Examples of firms moving forward in entering countries that do not have strong intellectual property rights protection include the American pharmaceutical firm Pfizer, which has invested $14 million in Chile to launch the Center of Excellence in Precision Medicine that focuses on the development of new genome-based diagnostic technologies for cancer. Additionally, Apple is investing $1 billion in a new R&D center in Vietnam and joins other high-profile firms already in the country, such as Samsung, Hewlett-Packard and Panasonic.

In their recent study, titled "Fearlessly Swimming Upstream to Risky Waters: The Role of Geographic Entry in Innovation," published in the Journal of Management Studies, Kim and his team studied the activities of 142 leading global pharmaceutical firms for the period of 1997 to 2006.

The researchers looked at the geographic entry patterns of the companies' upstream R&D activities and their downstream commercialization activities, such as manufacturing, marketing and distribution channels for their innovative products.

The team found that when firms operate at the regional level in their downstream commercialization activities, the complementarity between their upstream R&D activities and the downstream commercialization activities can assist in the protection of the firm's upstream R&D activities.
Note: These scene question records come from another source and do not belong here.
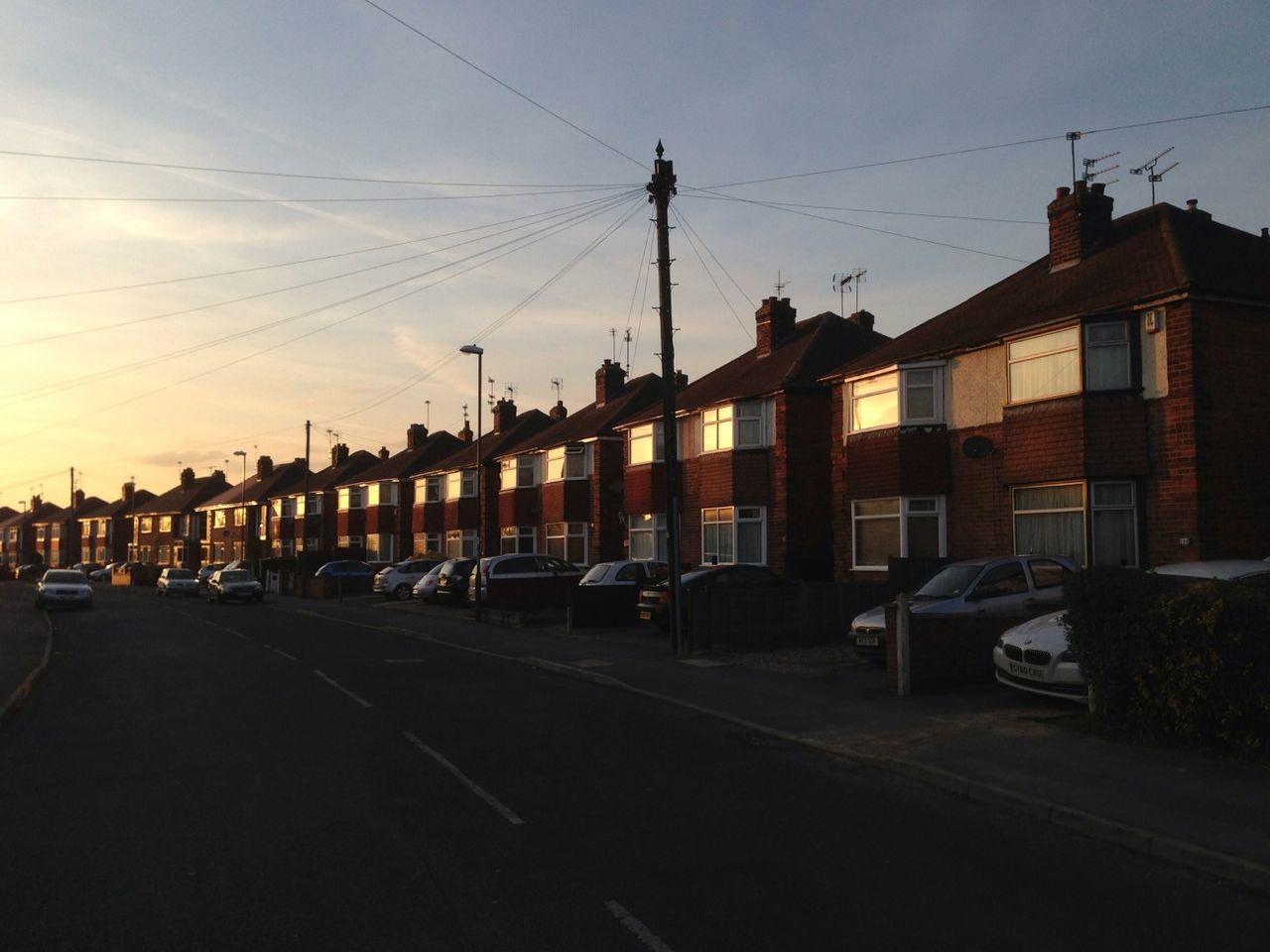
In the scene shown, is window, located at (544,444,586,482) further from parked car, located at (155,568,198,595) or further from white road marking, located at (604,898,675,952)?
white road marking, located at (604,898,675,952)

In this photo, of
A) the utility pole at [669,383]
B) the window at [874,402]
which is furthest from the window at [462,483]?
the utility pole at [669,383]

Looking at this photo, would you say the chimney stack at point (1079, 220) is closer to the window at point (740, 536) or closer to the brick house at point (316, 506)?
the window at point (740, 536)

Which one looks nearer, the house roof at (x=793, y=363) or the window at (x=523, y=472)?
the house roof at (x=793, y=363)

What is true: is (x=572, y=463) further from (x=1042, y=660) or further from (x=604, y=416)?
(x=1042, y=660)

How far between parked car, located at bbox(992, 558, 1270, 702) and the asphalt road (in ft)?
10.7

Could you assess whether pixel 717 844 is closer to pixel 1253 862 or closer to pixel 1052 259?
pixel 1253 862

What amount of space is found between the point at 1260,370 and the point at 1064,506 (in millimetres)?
3859

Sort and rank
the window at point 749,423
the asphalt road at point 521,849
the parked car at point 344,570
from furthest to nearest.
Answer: the parked car at point 344,570, the window at point 749,423, the asphalt road at point 521,849

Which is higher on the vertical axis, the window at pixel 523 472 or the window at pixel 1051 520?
the window at pixel 523 472

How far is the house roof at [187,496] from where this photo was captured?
103938mm

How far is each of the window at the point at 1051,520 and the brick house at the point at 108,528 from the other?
110 meters

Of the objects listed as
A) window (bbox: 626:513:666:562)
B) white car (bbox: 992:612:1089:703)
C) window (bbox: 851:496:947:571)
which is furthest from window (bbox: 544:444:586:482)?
white car (bbox: 992:612:1089:703)

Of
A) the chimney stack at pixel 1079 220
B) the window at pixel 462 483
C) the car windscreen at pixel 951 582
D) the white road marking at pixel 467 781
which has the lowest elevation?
the white road marking at pixel 467 781

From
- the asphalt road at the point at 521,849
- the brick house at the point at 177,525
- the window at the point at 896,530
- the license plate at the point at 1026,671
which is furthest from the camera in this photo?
the brick house at the point at 177,525
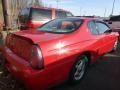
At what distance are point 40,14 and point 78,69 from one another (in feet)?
18.8

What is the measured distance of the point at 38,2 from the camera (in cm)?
2692

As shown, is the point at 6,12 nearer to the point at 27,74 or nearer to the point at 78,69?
the point at 78,69

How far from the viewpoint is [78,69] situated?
403cm

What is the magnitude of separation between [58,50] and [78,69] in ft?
3.12

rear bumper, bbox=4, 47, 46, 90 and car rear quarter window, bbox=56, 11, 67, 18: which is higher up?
car rear quarter window, bbox=56, 11, 67, 18

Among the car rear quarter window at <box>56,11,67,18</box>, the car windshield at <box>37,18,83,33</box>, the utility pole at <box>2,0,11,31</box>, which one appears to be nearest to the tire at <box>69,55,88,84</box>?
the car windshield at <box>37,18,83,33</box>

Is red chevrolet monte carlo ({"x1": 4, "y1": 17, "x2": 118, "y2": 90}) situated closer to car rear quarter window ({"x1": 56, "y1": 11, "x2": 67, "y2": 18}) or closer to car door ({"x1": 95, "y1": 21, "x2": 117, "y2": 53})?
car door ({"x1": 95, "y1": 21, "x2": 117, "y2": 53})

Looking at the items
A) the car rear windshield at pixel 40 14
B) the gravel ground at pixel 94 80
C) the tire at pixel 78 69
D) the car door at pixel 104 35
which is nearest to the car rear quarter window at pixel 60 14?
the car rear windshield at pixel 40 14

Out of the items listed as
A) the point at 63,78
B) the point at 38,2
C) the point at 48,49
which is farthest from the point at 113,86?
the point at 38,2

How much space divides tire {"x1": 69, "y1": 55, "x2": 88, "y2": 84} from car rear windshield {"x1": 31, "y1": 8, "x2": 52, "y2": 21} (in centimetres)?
512

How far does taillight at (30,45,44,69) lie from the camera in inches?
117

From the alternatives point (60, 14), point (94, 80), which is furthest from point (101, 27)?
point (60, 14)

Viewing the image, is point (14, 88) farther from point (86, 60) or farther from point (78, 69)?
point (86, 60)

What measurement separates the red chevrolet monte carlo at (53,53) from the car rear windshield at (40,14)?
440cm
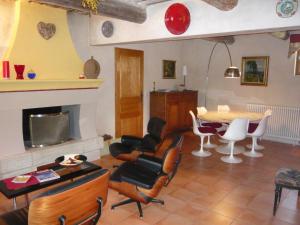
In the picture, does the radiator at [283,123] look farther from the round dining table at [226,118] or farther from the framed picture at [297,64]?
the round dining table at [226,118]

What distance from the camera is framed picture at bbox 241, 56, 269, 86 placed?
19.9 ft

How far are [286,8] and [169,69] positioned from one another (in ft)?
14.5

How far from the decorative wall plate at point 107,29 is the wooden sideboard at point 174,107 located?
2.22m

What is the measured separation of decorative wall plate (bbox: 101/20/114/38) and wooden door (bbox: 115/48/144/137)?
1036mm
For example, marketing and selling pharmaceuticals in a particular region can help protect the firm's R&D activities in countries in the same region. In other words, a firm's regional downstream commercialization activities offer an alternative mechanism for protecting their intellectual property in countries that lack strong intellectual property rights protections.

"The regional downstream commercialization activities allow the firm to capture the value it creates in countries within that region that are without strong intellectual property rights protection," Kim said. "So, say a competitor steals another firm's upstream intellectual property. For the competitor to profit from this theft, it must also have all of the downstream commercialization activities and tailor them to the upstream R&D — a process that will take a significant amount of time."

In this example, the regional downstream commercialization activities serve as a barrier to imitation by effectively mitigating or eliminating the risk of intellectual property rights infringement, he said.  

"Our research should encourage managers to reconsider countries they have previously avoided as potential new grounds in which to expand their companies' innovation practices. It is very difficult from a firm's perspective to ask a host country to change or improve its intellectual property rights regime. However, using this type of regional strategy, firms don't have to rely on a host country's institutional protection for intellectual property rights," Kim said. "A firm can develop its own regional strategy that can replace a host country's weak intellectual property rights regime."

Kim's co-authors on the study are Curba Lampert of Florida International University, Timothy Hubbard of the University of Notre Dame; Raja Roy of the New Jersey Institute of Technology and George Leckie of the University of Bristol.